Pacific Palisades, CA
The late Ray Kappe, FAIA, was Plant’s first design partner, responsible for the company’s famous Santa Monica show home (the first home in the world to achieve LEED Platinum certification), a number of remarkable custom projects, and several LivingHomes. It would be extraordinarily difficult to quantify Kappe’s importance to Plant Prefab, to our clients who enjoy his homes every day, and to the greater built environment.
Kappe’s residential architecture is world-renown, characterized as 'the apotheosis of the California House.' His designs evince a mastery of warm, modern spaces, clearly expressed construction systems, and environmental sensitivity.
During his first ten years of practice, Kappe completed fifty custom post-and-beam houses. Exploring modular systems, prefabrication, passive energy, and active solar systems, his work spanned commercial, low-cost housing, condominium, hotel, and college buildings.

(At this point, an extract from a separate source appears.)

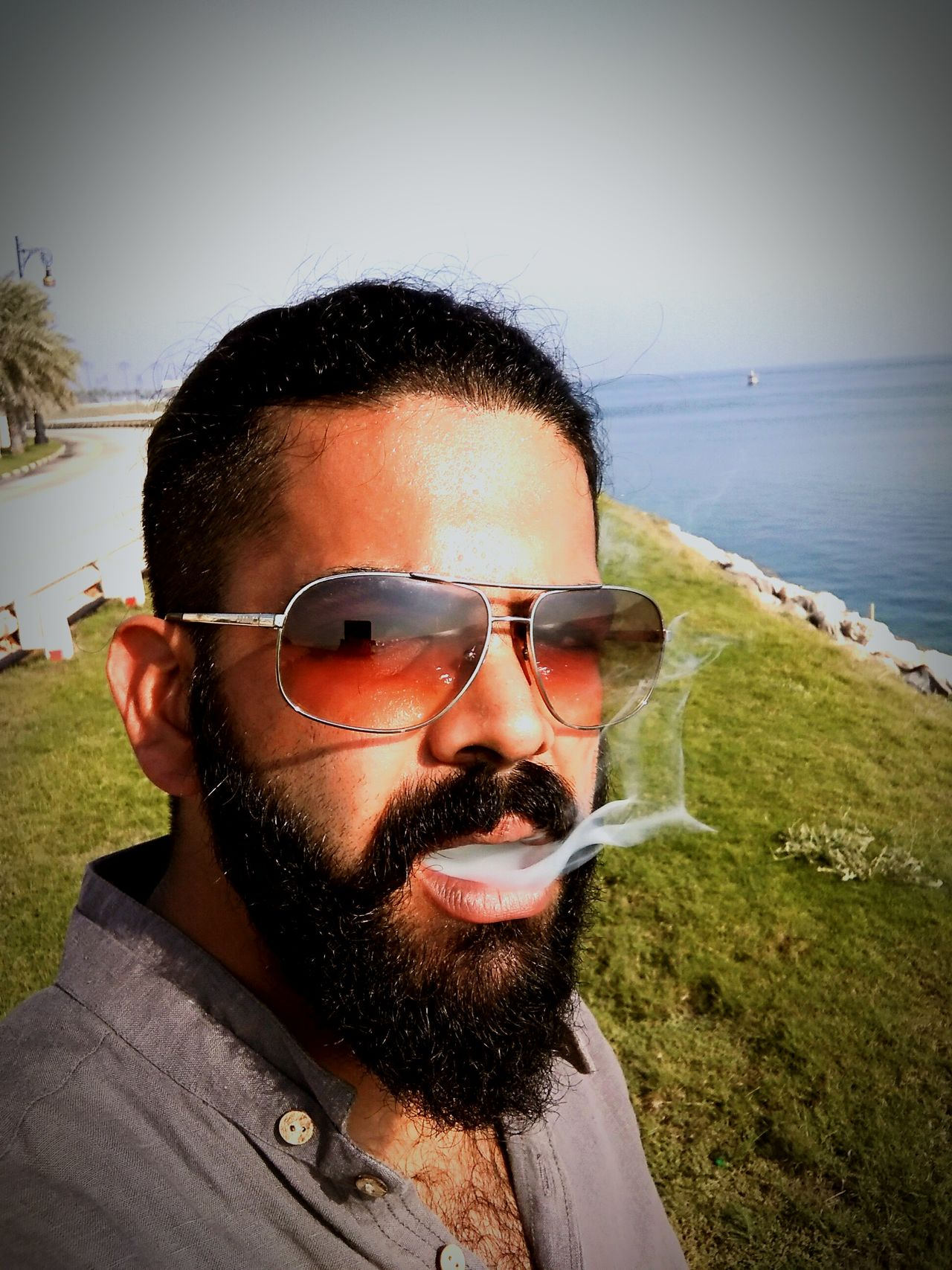 One Man Only Eyeglasses  Young Adult Beard Lifestyles Sky Water Outdoors Close-up Wannabe Self Potrait Headshot Selfobsessed Smokeitout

He was involved in urban design and planning, social and community advocacy, and also served as professor and Founding Chairman of the Department of Architecture at California Polytechnic State University, Pomona.
In 1972, Kappe left his position at Cal Poly Pomona and joined with a group of fellow faculty and students to found the Southern California Institute of Architecture (SCI-Arc). The SCI-Arc model of education encourages learning through creative discourse and supports diversity of opinion within the framework of a common vision. The school lives on as a world-renowned center of innovation, counting more than 5,000 graduates practicing all over the world.
When asked about the ten most important principles contributing to his success as an architect, planner, and educator, Kappe included “not accepting the status quo” (“being willing to explore, experiment, and invent”), and maintaining “good moral and social values”—two ideals that are particularly evident in his work with Plant Prefab.
Kappe’s many awards include the Richard Neutra International Medal for Design Excellence, the California Council/AIA Bernard Maybeck Award for Design, and the Topaz Medal, the highest award in architectural education. His own residence was designated a Cultural Heritage Monument by the City of Los Angeles in 1996.
I’ve always sought out the edges, the views, and a feeling of expansiveness."